---------- Extracted entries

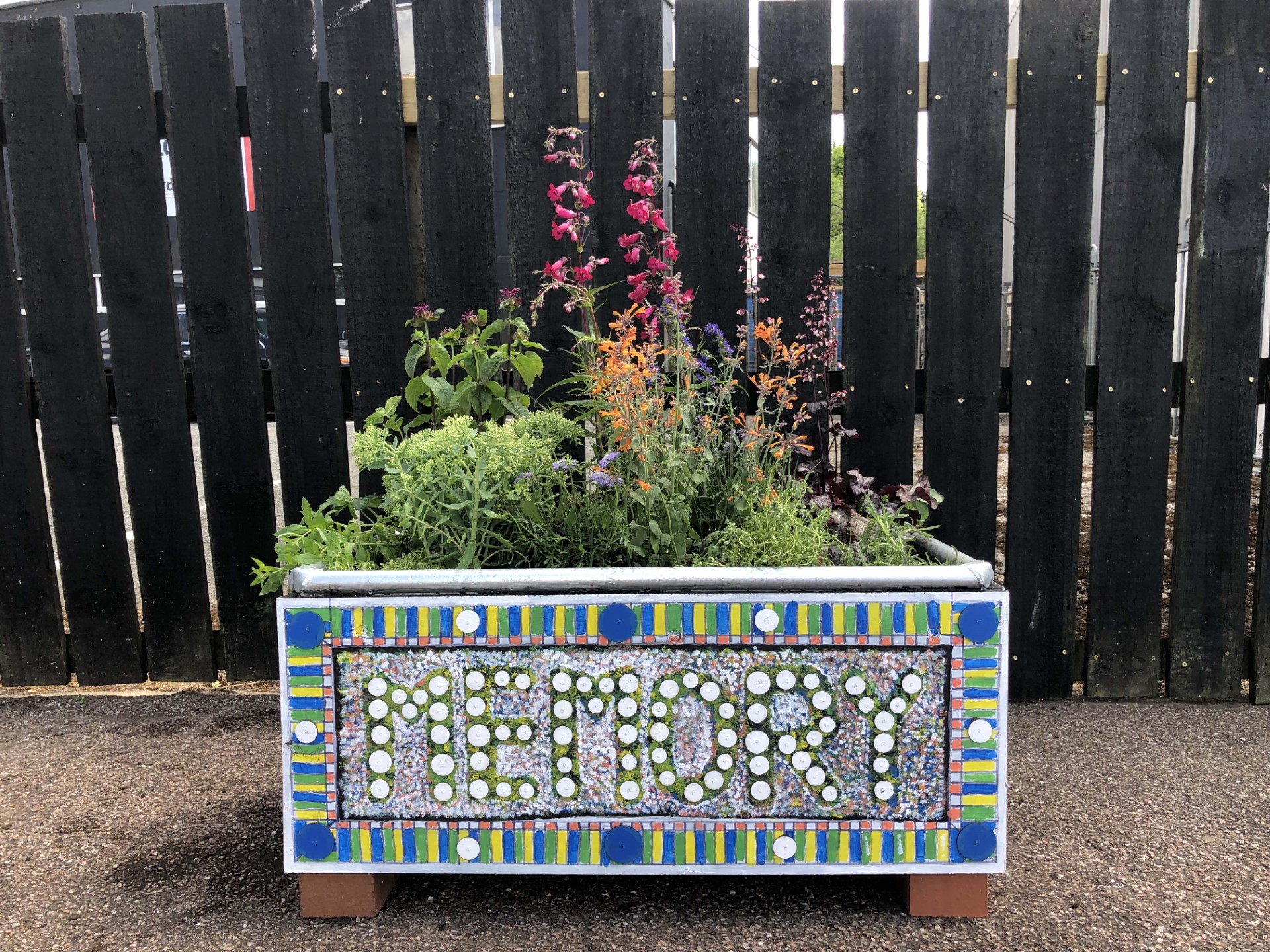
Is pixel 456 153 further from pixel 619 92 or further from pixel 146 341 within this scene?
pixel 146 341

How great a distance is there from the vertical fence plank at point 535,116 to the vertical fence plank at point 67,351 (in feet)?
4.31

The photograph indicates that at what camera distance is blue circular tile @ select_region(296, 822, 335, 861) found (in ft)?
6.07

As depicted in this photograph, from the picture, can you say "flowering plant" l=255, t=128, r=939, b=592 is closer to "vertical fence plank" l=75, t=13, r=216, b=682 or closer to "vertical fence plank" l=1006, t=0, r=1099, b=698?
"vertical fence plank" l=1006, t=0, r=1099, b=698

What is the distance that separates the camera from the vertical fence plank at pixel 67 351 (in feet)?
9.41

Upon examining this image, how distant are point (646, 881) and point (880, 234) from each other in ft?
6.16

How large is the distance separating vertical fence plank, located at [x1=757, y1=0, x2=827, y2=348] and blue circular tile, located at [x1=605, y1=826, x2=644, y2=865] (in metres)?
1.55

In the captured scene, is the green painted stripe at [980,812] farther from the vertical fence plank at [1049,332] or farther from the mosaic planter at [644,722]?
the vertical fence plank at [1049,332]

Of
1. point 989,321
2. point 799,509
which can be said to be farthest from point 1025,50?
point 799,509

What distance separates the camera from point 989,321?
282cm

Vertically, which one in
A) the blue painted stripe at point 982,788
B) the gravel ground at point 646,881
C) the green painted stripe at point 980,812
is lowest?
the gravel ground at point 646,881

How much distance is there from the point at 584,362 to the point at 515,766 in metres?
0.94

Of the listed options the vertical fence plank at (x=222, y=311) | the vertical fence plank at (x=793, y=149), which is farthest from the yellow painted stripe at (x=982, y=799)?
the vertical fence plank at (x=222, y=311)

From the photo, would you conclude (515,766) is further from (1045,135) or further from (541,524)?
(1045,135)

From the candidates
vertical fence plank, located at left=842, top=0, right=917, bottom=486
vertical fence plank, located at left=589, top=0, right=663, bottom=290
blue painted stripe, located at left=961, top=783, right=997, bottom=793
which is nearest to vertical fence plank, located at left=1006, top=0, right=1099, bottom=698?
vertical fence plank, located at left=842, top=0, right=917, bottom=486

--------------------

Given task:
Retype all of the lines above without changing anything, and leave out the pictures.

Right answer:
Is pixel 456 153 further from pixel 619 92 or further from pixel 146 341 within this scene?
pixel 146 341

How great a distance is there from the vertical fence plank at point 535,116 to the vertical fence plank at point 67,351 (in feet)?
4.31

The photograph indicates that at what camera distance is blue circular tile @ select_region(296, 822, 335, 861) found (in ft)?
6.07

As depicted in this photograph, from the picture, can you say "flowering plant" l=255, t=128, r=939, b=592 is closer to "vertical fence plank" l=75, t=13, r=216, b=682 or closer to "vertical fence plank" l=1006, t=0, r=1099, b=698?
"vertical fence plank" l=1006, t=0, r=1099, b=698

What is the distance that separates the camera from the vertical fence plank at pixel 67 351 (in feet)?
9.41

Upon examining this image, how distant are point (646, 881) and point (880, 234) from each other in ft?
6.16

How large is the distance separating vertical fence plank, located at [x1=757, y1=0, x2=827, y2=348] and blue circular tile, located at [x1=605, y1=826, x2=644, y2=865] (in metres)?
1.55

In the captured scene, is the green painted stripe at [980,812] farther from the vertical fence plank at [1049,332] or farther from the mosaic planter at [644,722]?
the vertical fence plank at [1049,332]

Of
1. point 989,321
2. point 799,509
which can be said to be farthest from point 1025,50?
point 799,509

What distance separates the camera from point 989,321?
282cm

Vertically, which one in
A) the blue painted stripe at point 982,788
B) the gravel ground at point 646,881
C) the green painted stripe at point 980,812
is lowest?
the gravel ground at point 646,881

How much distance is there from the point at 584,362 to the point at 515,766 in metres?
0.94

Of the listed options the vertical fence plank at (x=222, y=311) | the vertical fence plank at (x=793, y=149), which is farthest from the yellow painted stripe at (x=982, y=799)?
the vertical fence plank at (x=222, y=311)

From the photo, would you conclude (515,766) is further from (1045,135) or further from (541,524)?
(1045,135)

From the candidates
vertical fence plank, located at left=842, top=0, right=917, bottom=486
vertical fence plank, located at left=589, top=0, right=663, bottom=290
blue painted stripe, located at left=961, top=783, right=997, bottom=793
which is nearest to vertical fence plank, located at left=1006, top=0, right=1099, bottom=698?
vertical fence plank, located at left=842, top=0, right=917, bottom=486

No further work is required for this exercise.